### What to do
Copy out all of the data exactly as it appears.

### Data for processing
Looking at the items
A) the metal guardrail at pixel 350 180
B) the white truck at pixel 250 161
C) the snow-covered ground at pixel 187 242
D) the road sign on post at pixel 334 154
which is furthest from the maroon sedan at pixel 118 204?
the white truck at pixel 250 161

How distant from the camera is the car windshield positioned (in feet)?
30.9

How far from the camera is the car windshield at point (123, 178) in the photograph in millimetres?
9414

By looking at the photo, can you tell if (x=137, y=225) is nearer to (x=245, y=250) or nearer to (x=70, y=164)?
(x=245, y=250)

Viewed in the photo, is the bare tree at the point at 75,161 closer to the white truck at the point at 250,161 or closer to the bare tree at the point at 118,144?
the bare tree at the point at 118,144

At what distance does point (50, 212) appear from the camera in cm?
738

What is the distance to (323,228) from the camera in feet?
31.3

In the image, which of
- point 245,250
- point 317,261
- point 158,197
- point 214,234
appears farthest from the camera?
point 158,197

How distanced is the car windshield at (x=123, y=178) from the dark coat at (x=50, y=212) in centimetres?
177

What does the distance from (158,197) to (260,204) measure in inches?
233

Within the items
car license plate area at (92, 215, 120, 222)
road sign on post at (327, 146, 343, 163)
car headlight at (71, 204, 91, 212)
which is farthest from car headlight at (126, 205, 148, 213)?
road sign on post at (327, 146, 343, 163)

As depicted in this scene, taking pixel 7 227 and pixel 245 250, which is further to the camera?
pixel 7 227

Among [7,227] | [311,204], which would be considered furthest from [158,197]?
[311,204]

### Solution
Looking at the items
A) the metal guardrail at pixel 350 180
B) the white truck at pixel 250 161
C) the snow-covered ground at pixel 187 242
D) the road sign on post at pixel 334 154
which is furthest from the maroon sedan at pixel 118 204?
the white truck at pixel 250 161

How distant from the camera is the car windshield positioned (in feet)?
30.9

How far from the camera is the car windshield at point (123, 178) in the photograph in millimetres?
9414

By looking at the photo, can you tell if (x=137, y=225) is nearer to (x=245, y=250) or nearer to (x=70, y=164)?
(x=245, y=250)

Viewed in the photo, is the bare tree at the point at 75,161 closer to the white truck at the point at 250,161 or closer to the bare tree at the point at 118,144?
the bare tree at the point at 118,144

At what distance does point (50, 212) appear from the camera in cm?
738

What is the distance to (323,228) from the camera in feet?
31.3

In the image, which of
- point 245,250
- point 317,261
- point 158,197
- point 214,234
appears farthest from the camera?
point 158,197

How distanced is the car windshield at (x=123, y=178) from the dark coat at (x=50, y=212) in centimetres?
177

What does the distance from (158,197) to (260,204) measure in inches?
233

Within the items
car license plate area at (92, 215, 120, 222)
road sign on post at (327, 146, 343, 163)
car headlight at (71, 204, 91, 212)
which is farthest from car headlight at (126, 205, 148, 213)?
road sign on post at (327, 146, 343, 163)

As depicted in this scene, taking pixel 7 227 and pixel 245 250, which is further to the camera?
pixel 7 227

Among [7,227] | [311,204], which would be considered furthest from [158,197]?
[311,204]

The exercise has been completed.